Required work: Below are some records. Set each one down exactly as it reads.

[Opening Information section]

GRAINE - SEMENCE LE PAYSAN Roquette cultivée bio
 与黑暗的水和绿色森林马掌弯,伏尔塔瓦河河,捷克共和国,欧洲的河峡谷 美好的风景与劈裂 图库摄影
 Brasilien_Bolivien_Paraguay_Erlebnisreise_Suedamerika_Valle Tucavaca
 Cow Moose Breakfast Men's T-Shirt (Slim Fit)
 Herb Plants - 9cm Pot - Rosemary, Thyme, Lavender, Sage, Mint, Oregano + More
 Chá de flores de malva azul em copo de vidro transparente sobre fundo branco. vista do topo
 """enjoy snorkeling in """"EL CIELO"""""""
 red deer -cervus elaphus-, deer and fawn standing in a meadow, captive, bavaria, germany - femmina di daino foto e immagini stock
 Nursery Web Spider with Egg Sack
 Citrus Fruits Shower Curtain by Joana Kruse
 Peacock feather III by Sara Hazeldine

[Closing Information section]

Exercise output:
GRAINE - SEMENCE LE PAYSAN Roquette cultivée bio
 与黑暗的水和绿色森林马掌弯,伏尔塔瓦河河,捷克共和国,欧洲的河峡谷 美好的风景与劈裂 图库摄影
 Brasilien_Bolivien_Paraguay_Erlebnisreise_Suedamerika_Valle Tucavaca
 Cow Moose Breakfast Men's T-Shirt (Slim Fit)
 Herb Plants - 9cm Pot - Rosemary, Thyme, Lavender, Sage, Mint, Oregano + More
 Chá de flores de malva azul em copo de vidro transparente sobre fundo branco. vista do topo
 """enjoy snorkeling in """"EL CIELO"""""""
 red deer -cervus elaphus-, deer and fawn standing in a meadow, captive, bavaria, germany - femmina di daino foto e immagini stock
 Nursery Web Spider with Egg Sack
 Citrus Fruits Shower Curtain by Joana Kruse
 Peacock feather III by Sara Hazeldine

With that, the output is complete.